__Task directions__
Put every line of the rows below into one continuous numbered list, omitting blank lines.

☆ ☆ ☆ ☆ ☆ ☆ ☆

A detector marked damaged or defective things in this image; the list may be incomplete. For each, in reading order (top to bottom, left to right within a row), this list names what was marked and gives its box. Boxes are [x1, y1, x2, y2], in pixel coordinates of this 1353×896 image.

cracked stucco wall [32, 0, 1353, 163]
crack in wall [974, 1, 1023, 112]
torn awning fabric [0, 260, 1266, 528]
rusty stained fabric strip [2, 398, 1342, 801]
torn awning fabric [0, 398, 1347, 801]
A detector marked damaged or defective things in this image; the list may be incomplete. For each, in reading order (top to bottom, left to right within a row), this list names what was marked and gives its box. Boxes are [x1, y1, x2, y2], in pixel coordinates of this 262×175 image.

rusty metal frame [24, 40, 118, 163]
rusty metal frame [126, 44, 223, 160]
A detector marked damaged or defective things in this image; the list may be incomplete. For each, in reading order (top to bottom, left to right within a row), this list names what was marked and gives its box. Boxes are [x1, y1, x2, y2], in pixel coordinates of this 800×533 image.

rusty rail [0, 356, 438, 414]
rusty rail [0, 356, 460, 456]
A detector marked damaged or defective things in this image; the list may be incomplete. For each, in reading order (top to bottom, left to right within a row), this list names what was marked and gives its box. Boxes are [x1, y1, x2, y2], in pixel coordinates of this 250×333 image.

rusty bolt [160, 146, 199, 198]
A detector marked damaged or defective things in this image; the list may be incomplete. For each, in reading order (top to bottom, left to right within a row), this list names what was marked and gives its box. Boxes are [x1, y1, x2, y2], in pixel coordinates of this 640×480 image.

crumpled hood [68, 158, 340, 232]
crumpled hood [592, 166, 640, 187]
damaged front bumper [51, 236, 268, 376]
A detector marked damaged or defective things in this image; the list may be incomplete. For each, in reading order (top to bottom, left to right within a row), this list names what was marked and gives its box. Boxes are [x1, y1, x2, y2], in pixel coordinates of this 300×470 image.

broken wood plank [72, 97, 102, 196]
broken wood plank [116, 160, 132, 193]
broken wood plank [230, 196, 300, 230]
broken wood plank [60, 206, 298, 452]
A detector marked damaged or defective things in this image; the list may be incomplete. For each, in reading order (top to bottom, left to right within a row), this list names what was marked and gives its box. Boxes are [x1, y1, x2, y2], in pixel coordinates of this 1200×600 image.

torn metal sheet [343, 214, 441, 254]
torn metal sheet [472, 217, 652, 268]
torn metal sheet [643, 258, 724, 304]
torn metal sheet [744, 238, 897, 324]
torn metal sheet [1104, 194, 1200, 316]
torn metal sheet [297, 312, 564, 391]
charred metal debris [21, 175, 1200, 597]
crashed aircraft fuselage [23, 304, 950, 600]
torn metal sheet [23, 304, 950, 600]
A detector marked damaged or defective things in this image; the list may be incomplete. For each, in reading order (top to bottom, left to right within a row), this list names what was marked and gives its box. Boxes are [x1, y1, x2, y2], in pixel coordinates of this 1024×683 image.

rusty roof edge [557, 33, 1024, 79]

☆ ☆ ☆ ☆ ☆ ☆ ☆

__Exercise output__
1. A detector marked damaged or defective things in this image; the list may be incomplete. For each, in reading order (top to bottom, left to right within a row), this list names what was marked and gives its box. Boxes are [x1, y1, x2, y2], in pixel coordinates of this 1353×896 image.
2. cracked stucco wall [32, 0, 1353, 163]
3. crack in wall [974, 1, 1023, 112]
4. torn awning fabric [0, 260, 1266, 528]
5. rusty stained fabric strip [2, 398, 1342, 801]
6. torn awning fabric [0, 398, 1347, 801]
7. A detector marked damaged or defective things in this image; the list may be incomplete. For each, in reading order (top to bottom, left to right within a row), this list names what was marked and gives its box. Boxes are [x1, y1, x2, y2], in pixel coordinates of this 262×175 image.
8. rusty metal frame [24, 40, 118, 163]
9. rusty metal frame [126, 44, 223, 160]
10. A detector marked damaged or defective things in this image; the list may be incomplete. For each, in reading order (top to bottom, left to right within a row), this list names what was marked and gives its box. Boxes are [x1, y1, x2, y2], in pixel coordinates of this 800×533 image.
11. rusty rail [0, 356, 438, 414]
12. rusty rail [0, 356, 460, 456]
13. A detector marked damaged or defective things in this image; the list may be incomplete. For each, in reading order (top to bottom, left to right within a row), this list names what was marked and gives its box. Boxes are [x1, y1, x2, y2], in pixel coordinates of this 250×333 image.
14. rusty bolt [160, 146, 199, 198]
15. A detector marked damaged or defective things in this image; the list may be incomplete. For each, in reading order (top to bottom, left to right within a row), this list names what was marked and gives its box. Boxes are [x1, y1, x2, y2], in pixel coordinates of this 640×480 image.
16. crumpled hood [68, 158, 340, 232]
17. crumpled hood [592, 166, 640, 187]
18. damaged front bumper [51, 236, 268, 376]
19. A detector marked damaged or defective things in this image; the list may be incomplete. For each, in reading order (top to bottom, left to right within a row), this list names what was marked and gives its box. Boxes are [x1, y1, x2, y2], in pixel coordinates of this 300×470 image.
20. broken wood plank [72, 97, 102, 196]
21. broken wood plank [116, 160, 132, 193]
22. broken wood plank [230, 196, 300, 230]
23. broken wood plank [60, 206, 298, 452]
24. A detector marked damaged or defective things in this image; the list may be incomplete. For each, in reading order (top to bottom, left to right within a row), this list names what was marked and gives its box. Boxes are [x1, y1, x2, y2], in pixel coordinates of this 1200×600 image.
25. torn metal sheet [343, 214, 441, 254]
26. torn metal sheet [472, 217, 652, 268]
27. torn metal sheet [643, 258, 724, 304]
28. torn metal sheet [744, 238, 897, 324]
29. torn metal sheet [1104, 194, 1200, 316]
30. torn metal sheet [297, 312, 564, 391]
31. charred metal debris [21, 175, 1200, 597]
32. crashed aircraft fuselage [23, 304, 950, 600]
33. torn metal sheet [23, 304, 950, 600]
34. A detector marked damaged or defective things in this image; the list may be incomplete. For each, in reading order (top to bottom, left to right within a row), this list names what was marked and gives its box. Boxes are [x1, y1, x2, y2], in pixel coordinates of this 1024×683 image.
35. rusty roof edge [557, 33, 1024, 79]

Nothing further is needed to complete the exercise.